Built in 1938 at Rice Brothers, in East Boothbay, Maine, at a cost of $224,000, the 115-foot Cornfield Point lightship — designated LV118 — was the last of a series of vessels manning the Long Island Sound station since 1892. A lightship remained anchored for long periods of time and the crews endured all manner of seas, contrary weather and sometimes-numbing isolation.
Most of the Cornfield crew’s efforts were devoted to keeping the 15,000-candlepower electric beacon and its 10-kW diesel-driven generator in operating condition. They also maintained the 400-hp, 8-cylinder Cooper-Bessemer diesel, which spun the vessel’s 7-foot prop, and the dual-diaphone foghorn and its diesel-driven compressor. There was a hand-operated fog bell, too, just in case.

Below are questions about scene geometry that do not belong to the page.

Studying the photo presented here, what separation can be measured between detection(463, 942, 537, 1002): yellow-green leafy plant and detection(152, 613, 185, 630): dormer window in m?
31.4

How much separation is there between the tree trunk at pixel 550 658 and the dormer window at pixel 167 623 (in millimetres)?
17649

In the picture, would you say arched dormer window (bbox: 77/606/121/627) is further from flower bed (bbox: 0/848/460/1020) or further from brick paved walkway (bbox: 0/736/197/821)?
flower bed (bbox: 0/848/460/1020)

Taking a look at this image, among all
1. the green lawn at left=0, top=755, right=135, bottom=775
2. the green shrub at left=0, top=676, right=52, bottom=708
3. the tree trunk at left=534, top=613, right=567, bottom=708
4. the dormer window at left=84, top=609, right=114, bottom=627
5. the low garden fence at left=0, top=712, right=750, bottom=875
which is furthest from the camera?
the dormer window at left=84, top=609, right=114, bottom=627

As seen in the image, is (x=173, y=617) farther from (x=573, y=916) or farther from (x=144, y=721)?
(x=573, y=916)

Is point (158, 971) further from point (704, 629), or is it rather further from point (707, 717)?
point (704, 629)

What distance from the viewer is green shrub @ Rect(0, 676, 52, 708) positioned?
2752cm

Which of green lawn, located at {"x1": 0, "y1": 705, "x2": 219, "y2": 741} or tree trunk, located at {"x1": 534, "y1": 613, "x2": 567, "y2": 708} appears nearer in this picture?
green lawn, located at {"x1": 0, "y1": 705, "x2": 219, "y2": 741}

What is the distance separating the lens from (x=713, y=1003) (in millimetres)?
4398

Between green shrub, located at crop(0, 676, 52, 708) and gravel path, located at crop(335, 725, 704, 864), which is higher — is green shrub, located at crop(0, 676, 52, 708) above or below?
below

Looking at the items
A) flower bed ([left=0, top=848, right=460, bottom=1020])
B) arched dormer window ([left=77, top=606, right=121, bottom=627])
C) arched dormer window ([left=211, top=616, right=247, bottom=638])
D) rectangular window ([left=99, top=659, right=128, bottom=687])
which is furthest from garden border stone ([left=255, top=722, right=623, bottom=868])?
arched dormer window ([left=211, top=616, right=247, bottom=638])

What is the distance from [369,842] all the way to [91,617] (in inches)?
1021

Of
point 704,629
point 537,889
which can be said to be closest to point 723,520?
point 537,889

On deck, they watched and noted the weather — and kept track of passing ships. Collision was a real fear. The Cornfield Point lightship LV51 was rammed and it sank in 1902. In April 1919, a relief lightship was rammed by a barge under tow, sinking in eight minutes, the crew saving only the ship’s log and fog signal book. In 1972, the Cornfield lightship was replaced by a lighted bell buoy.
Perhaps the most famous lightship collision involved the British ocean liner RMS Olympic and the Nantucket lightship LV112 in 1934. Seven of the 11 lightship sailors went down with the ship, and three later died from injuries sustained in the collision.